Question

The difference of two numbers is 16. If one-third of the smaller number is greater than one-seventh of the larger number by 4, then find the numbers.

Answer 1

Hint: Assume that one of the numbers is x and the other is y. Use the fact that the difference of the two numbers is 16 to form an equation in x and y. Use the fact that one third of the smaller number is greater than one-seventh of the larger number by 4 to form another equation in x and y. Solve the system of the equation using any of the known methods like elimination method, substitution method etc and hence find the value of x and y. Hence find the two numbers. Verify your answer.

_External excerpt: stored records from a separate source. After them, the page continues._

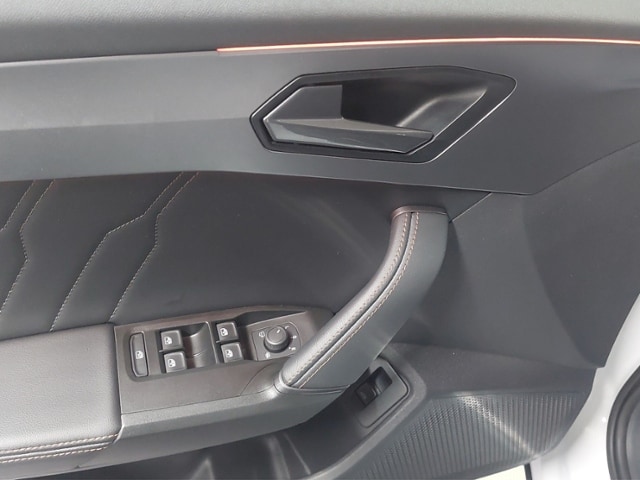 Cupra Formentor 4Drive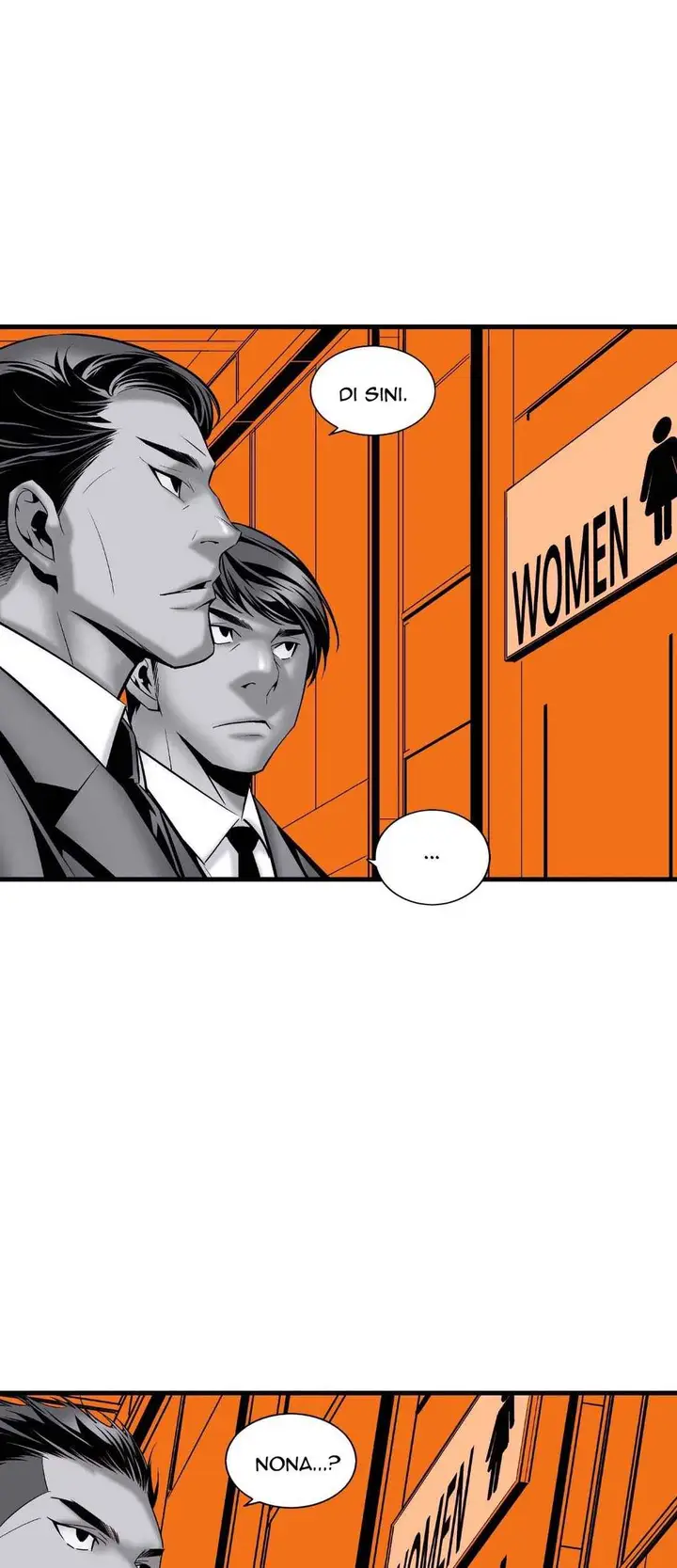 image-komik-midnight-taxi-chapter-14-19/47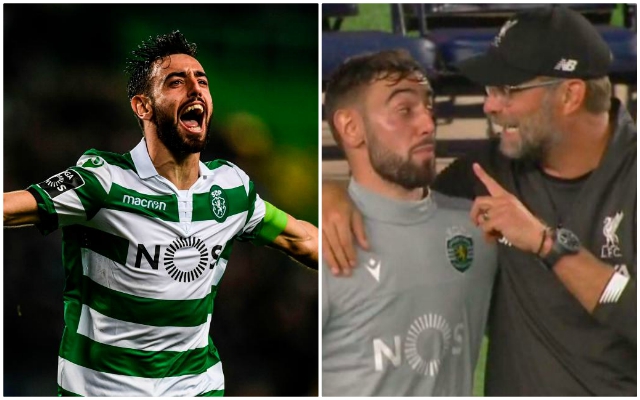 Fernandes-Klopp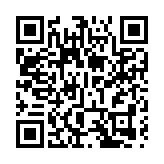 【來論】站穩國家立場 做出正確抉擇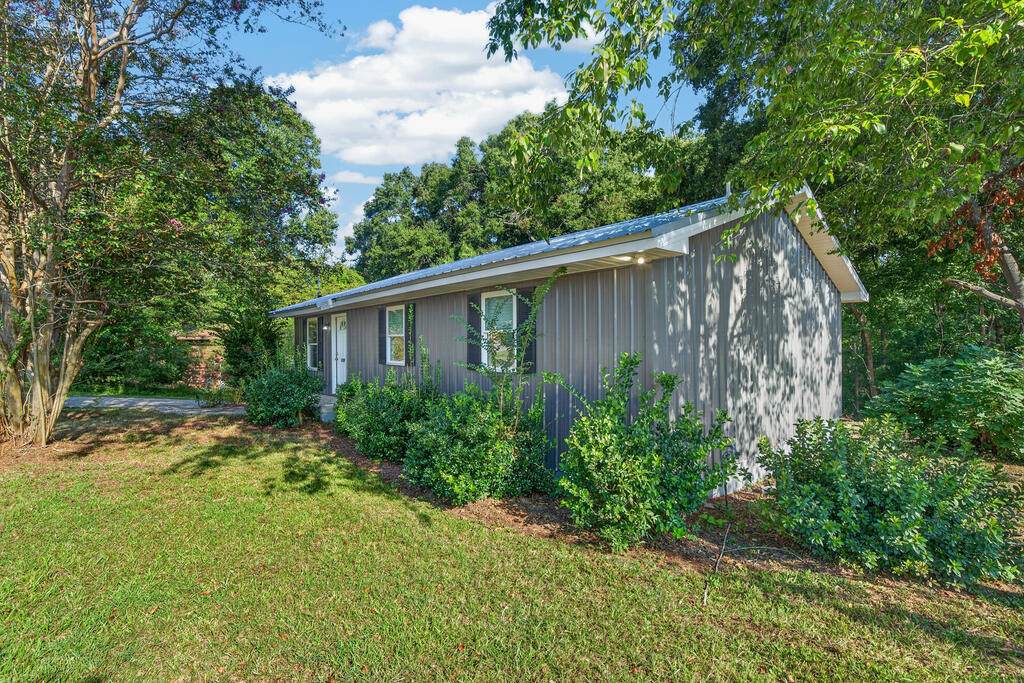 https://bt-photos.global.ssl.fastly.net/milledgeville/orig_boomver_1_57192-2.jpg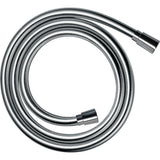 hansgrohe-6555434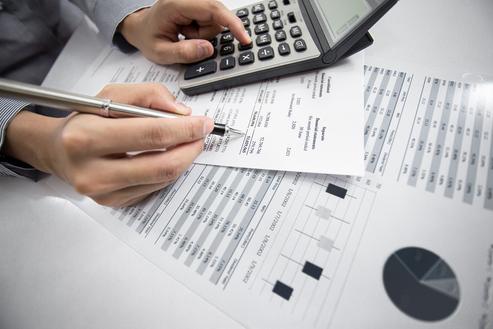 Wealth Management of Kentucky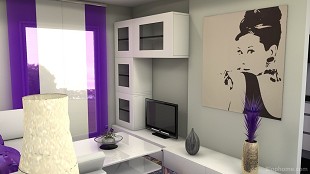 apartamento - 6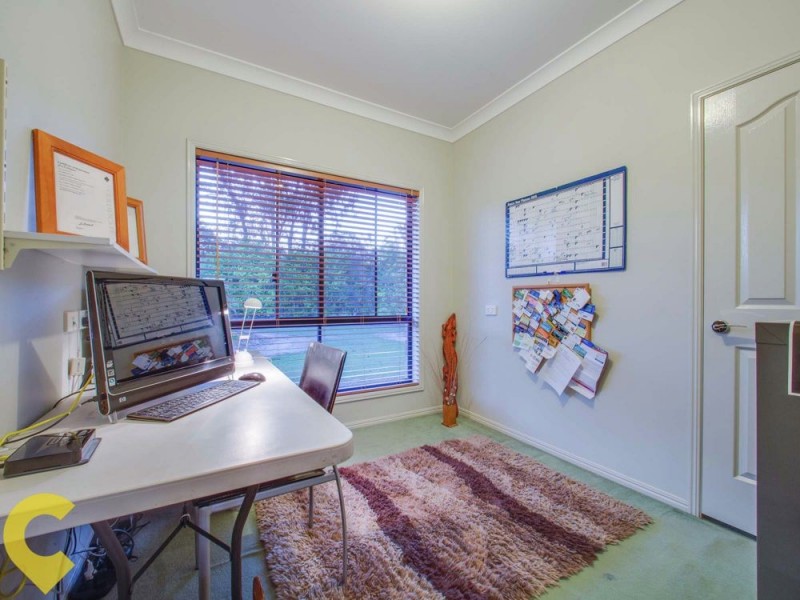 76 Racecourse Place, Tamborine QLD 4270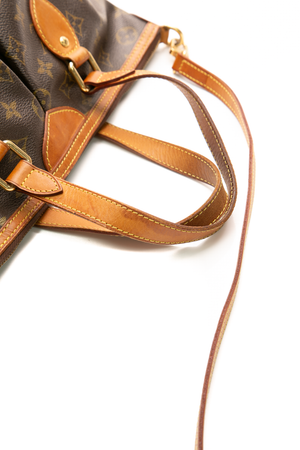 Palermo PM Bag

Complete step by step answer:
Let one of the numbers is x and the other is y. Let x > y.
Since the difference of the two number is 16, we have
$x-y=16\text{ }\left( i \right)$
Also, since one-third of the smaller number is greater than one-seventh of the larger number by 4, we have
$\dfrac{y}{3}-\dfrac{x}{7}=4$
Multiplying both sides by 21, we get
$7y-3x=84\text{ }\left( ii \right)$
From equation (i), we have
$\begin{align}
  & x-y=16 \\
 & \Rightarrow x=y+16\text{ }\left( iii \right) \\
\end{align}$
Substituting the value of x in equation (ii), we get
$7y-3\left( y+16 \right)=84$
Using distributive property of multiplication over addition, i.e. a(b+c) = ab+ac, we get
$\begin{align}
  & 7y-3y-48=84 \\
 & \Rightarrow 4y-48=84 \\
\end{align}$
Dividing both sides by 4, we get
$y-12=21$
Adding 12 on both sides, we get
$y=33$
Substituting the value of y in equation (iii), we get
$x=y+16=33+16=49$
Hence the two numbers are 49 and 33.
Note:
[1] Verification:
We can verify the correctness of our solution by checking that the numbers satisfy the properties described in the questions.
We have $49-33=16$
Hence the difference of the two number is 16
We have $\dfrac{1}{3}\times 33-\dfrac{1}{7}\times 49=11-7=4$
Hence one-third of the smaller number is greater than one-seventh of the larger number by 4.
Hence our answer is verified to be correct.